Solidarity forever, for the union makes us strong! Ahem… yeah. I like that they wrote the story so that there isn’t a clear right and wrong, there’s several different ways you can interpet the situation, either in favor of the Neddy men and in favor of the unions. I enoyed Urthdiggers story bcause it shows you don’t need to come at it from a conservative perspective to side with the Neddy Men, it all depends on how you interpet the situation. That being said, I’m a social-democrat and lean pretty heavily to the left, so it shouldn’t come as a surprise that I chose to side with the union.

I went with the Needy Men just so I could betray them at the end. My face is a skull mask, a clay skull mask, so they really should have seen it coming. Don’t they frequent this forum?

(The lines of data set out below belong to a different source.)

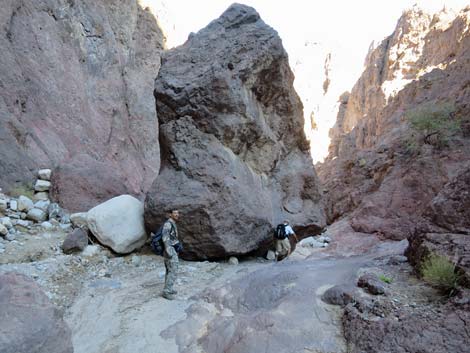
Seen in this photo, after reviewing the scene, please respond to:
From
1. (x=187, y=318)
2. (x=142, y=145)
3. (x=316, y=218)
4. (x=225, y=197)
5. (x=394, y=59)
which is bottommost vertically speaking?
(x=187, y=318)

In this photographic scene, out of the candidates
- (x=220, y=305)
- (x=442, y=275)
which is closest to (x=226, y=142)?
(x=220, y=305)

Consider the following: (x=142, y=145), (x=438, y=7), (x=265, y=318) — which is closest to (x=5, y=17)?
(x=142, y=145)

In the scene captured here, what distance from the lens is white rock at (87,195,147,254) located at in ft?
25.7

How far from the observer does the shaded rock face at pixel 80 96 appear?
10.0 m

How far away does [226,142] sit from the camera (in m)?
8.77

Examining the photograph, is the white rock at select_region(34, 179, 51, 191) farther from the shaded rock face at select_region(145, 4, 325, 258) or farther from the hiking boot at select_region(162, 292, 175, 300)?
the hiking boot at select_region(162, 292, 175, 300)

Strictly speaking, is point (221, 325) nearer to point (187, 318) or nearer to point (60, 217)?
point (187, 318)

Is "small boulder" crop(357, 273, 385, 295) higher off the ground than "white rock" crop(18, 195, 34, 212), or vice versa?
"white rock" crop(18, 195, 34, 212)

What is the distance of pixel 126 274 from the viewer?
704 cm

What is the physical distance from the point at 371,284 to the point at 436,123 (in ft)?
30.7

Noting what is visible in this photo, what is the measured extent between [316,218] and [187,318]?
245 inches

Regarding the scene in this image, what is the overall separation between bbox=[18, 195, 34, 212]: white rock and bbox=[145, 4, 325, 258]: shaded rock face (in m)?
2.89

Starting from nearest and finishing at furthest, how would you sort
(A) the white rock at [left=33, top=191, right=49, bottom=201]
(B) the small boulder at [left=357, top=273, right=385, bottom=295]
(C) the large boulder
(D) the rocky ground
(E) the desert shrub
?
1. (C) the large boulder
2. (D) the rocky ground
3. (B) the small boulder at [left=357, top=273, right=385, bottom=295]
4. (A) the white rock at [left=33, top=191, right=49, bottom=201]
5. (E) the desert shrub

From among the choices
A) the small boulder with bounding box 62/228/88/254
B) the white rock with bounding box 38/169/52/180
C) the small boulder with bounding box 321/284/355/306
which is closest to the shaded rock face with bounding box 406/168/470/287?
the small boulder with bounding box 321/284/355/306
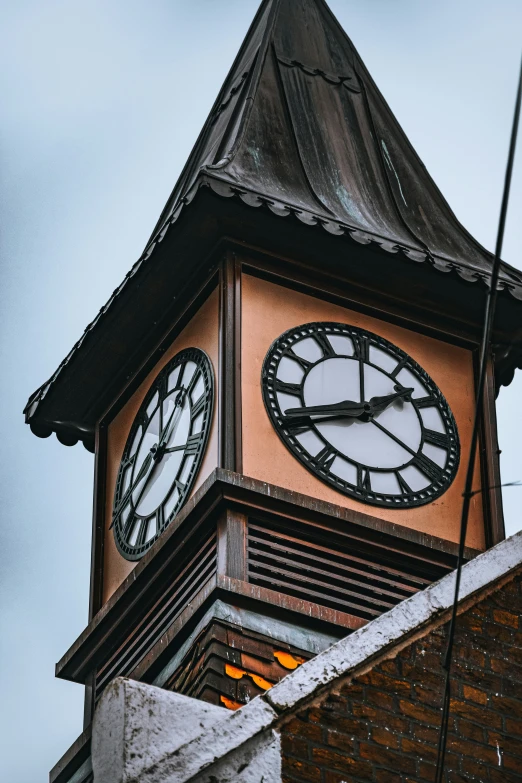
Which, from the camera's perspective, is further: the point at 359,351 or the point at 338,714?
the point at 359,351

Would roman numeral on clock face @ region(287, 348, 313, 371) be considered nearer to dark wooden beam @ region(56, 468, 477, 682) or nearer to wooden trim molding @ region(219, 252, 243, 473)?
wooden trim molding @ region(219, 252, 243, 473)

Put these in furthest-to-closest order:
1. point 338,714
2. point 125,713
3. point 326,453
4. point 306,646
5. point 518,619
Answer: point 326,453
point 306,646
point 518,619
point 338,714
point 125,713

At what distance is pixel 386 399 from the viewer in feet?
43.9

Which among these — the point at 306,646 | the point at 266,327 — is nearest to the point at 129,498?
the point at 266,327

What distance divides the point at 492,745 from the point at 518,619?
637 mm

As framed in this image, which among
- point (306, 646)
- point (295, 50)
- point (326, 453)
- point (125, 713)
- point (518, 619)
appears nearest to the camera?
point (125, 713)

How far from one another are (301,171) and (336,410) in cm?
235

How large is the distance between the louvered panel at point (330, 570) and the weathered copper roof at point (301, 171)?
238 cm

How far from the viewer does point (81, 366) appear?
48.1 feet

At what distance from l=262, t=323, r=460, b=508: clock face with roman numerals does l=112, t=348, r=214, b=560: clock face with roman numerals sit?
58 cm

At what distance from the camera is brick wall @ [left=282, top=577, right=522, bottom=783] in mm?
6766

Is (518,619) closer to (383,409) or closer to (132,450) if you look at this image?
(383,409)

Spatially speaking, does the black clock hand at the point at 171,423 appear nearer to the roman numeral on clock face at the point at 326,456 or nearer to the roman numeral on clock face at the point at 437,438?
the roman numeral on clock face at the point at 326,456

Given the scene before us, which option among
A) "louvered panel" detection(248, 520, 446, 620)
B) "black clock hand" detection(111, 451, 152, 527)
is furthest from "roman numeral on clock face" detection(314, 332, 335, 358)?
"louvered panel" detection(248, 520, 446, 620)
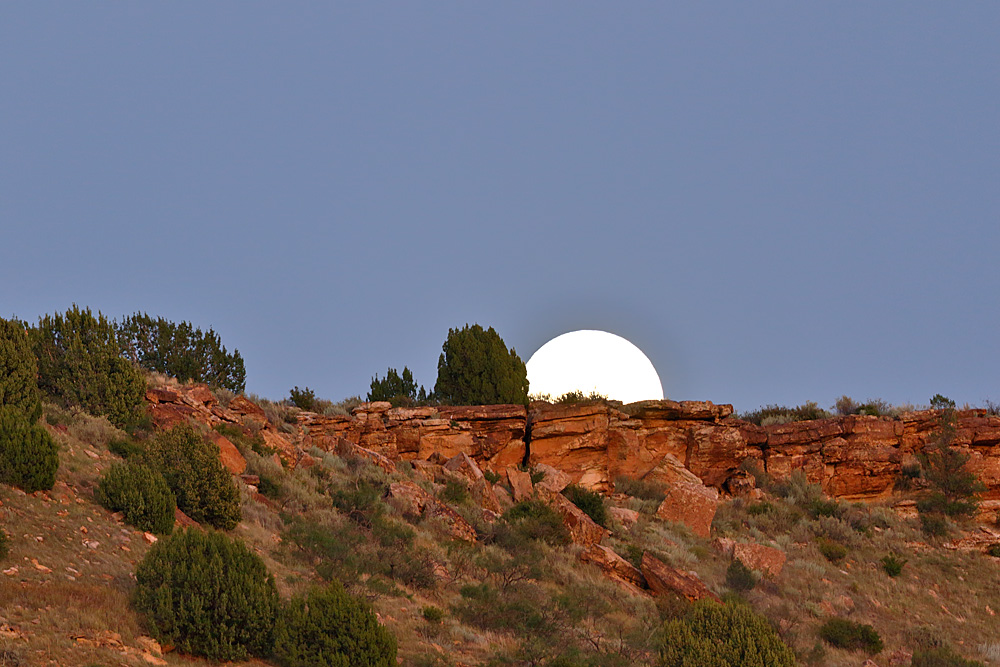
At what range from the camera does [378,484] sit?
26.3m

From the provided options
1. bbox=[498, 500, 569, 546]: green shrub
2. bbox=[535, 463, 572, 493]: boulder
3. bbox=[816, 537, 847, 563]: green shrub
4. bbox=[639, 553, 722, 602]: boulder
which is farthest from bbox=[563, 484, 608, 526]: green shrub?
bbox=[816, 537, 847, 563]: green shrub

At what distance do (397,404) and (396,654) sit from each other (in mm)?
23910

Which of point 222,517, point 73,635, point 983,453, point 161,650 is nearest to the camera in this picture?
point 73,635

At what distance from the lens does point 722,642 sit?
1546 cm

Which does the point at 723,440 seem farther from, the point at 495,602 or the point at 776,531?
the point at 495,602

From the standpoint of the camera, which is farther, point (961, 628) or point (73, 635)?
point (961, 628)

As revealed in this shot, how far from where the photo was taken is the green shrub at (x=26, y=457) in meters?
15.2

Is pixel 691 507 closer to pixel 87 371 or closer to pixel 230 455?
pixel 230 455

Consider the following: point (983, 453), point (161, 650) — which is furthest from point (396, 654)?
point (983, 453)

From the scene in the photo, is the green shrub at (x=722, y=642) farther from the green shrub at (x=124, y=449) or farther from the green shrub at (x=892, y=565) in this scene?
the green shrub at (x=892, y=565)

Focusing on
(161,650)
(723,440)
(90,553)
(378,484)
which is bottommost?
(161,650)

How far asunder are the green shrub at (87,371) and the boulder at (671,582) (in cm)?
1470

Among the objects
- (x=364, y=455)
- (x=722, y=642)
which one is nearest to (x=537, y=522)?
(x=364, y=455)

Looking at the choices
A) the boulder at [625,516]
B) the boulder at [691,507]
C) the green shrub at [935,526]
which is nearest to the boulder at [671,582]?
the boulder at [625,516]
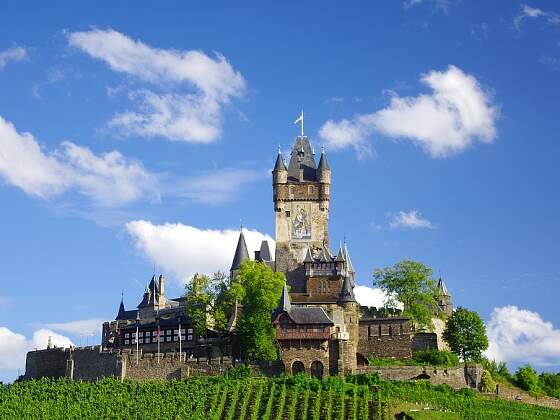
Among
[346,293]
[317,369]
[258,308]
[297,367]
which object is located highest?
[346,293]

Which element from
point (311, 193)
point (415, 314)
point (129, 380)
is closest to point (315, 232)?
point (311, 193)

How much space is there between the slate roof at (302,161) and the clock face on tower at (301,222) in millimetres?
2913

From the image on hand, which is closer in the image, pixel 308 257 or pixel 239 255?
pixel 308 257

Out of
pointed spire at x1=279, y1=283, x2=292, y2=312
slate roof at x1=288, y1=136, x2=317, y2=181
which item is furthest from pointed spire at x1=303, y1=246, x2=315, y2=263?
pointed spire at x1=279, y1=283, x2=292, y2=312

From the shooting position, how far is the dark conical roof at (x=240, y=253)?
89.2 meters

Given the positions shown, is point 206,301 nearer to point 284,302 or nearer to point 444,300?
point 284,302

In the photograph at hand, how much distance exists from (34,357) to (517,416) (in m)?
39.5

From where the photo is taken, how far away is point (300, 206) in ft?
298

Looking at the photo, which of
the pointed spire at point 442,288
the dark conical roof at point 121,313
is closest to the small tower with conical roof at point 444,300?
the pointed spire at point 442,288

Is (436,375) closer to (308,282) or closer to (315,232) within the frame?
(308,282)

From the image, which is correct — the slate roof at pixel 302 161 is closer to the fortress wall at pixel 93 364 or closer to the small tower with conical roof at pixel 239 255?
the small tower with conical roof at pixel 239 255

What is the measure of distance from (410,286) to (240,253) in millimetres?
16006

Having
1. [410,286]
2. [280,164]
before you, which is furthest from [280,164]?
[410,286]

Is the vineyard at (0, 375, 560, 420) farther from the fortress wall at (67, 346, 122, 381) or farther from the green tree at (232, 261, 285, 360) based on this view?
the green tree at (232, 261, 285, 360)
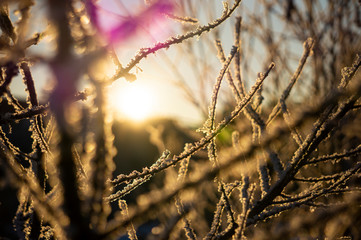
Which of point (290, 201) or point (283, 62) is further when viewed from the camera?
point (283, 62)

I tried to side with the dockers initially, but at every turn they just wanted more and violence against innocent parties. When I refused, and tried to persuade them to more reasonable tactics, they booted me out despite the help I had given them. I eventually sided with the neddy men, just to stop the murders and arson carried out by the union organizers. It was clear the Docks workers themselves are just caught up as pawns in a power struggle, and neither side is really to their advantage.

You wouldn’t have guessed, that this magnamious gentlemen here was in fact working together with the neddy men. Gaining influence with the masters, meeting one, finding out interesting things about them - and finally using said influence and secrets to change London for the better. That was the plan - how foolish I was! Meeting Mr Fires not as an equal individual, but as his puppet, my ideas were turned against me. I became what I ought to have fought. I can’t turn back the time, but I can still do my best in the future. Never will I become a lackey of the masters again. Not with violence will I fight them, but with honesty and by standing up for my ideals.

I sided with the Masters, but for entirely non-ethical reasons.

The Moderators work hard to keep this forum free from the watchful eyes of the Masters, to ensure that this is a place where we can freely discuss Neathy matters without fear of censorship.

The Moderators work hard to keep this forum free from the watchful eyes of the Masters, to ensure that this is a place where we can freely discuss Neathy matters without fear of censorship.[/quote]

I suspect they do this by charging exorbitant prices for information gleaned from these forums; no doubt Abraham’s betrayal increased the value of such information to the Masters. Perhaps now they will pay the fee…

For the Masters!.. But only for the favour it gains me. I care not for the Dock-men nor the Neddy-men but the Neddy-men did let me hit things with Sticks… a lot.

I started with the workers but changed sides when they wanted me to blow up clay men.

Ive noticed a pattern of people leaning towards the union because on first glance, they are the “good guys”, then changing their mind when they realize the unions tactics are rather violent. Y’know, I don’t really like the characerization of unions as violent brutes, but as a story its a really nice one, a good moral conflict where not everything is black and white.

I initially sided with the neddy men, then had a crisis of conscience and switched to the union workers because I thought they were being oppressed. Then they asked me to blow up the clay men, so I returned to the neddy men again and stayed with them all the way. A good and interesting story which I enjoyed.

I play this character as someone who’s interested in currying favor with The Masters. This was also during a more, shall I say, jaded point in his life in the Neath, so he went full Neddy Man. Never burned down any houses, though. Since then he’s worked closely with The Masters, but has toned down the ruthlessness/heartlessness noticeably.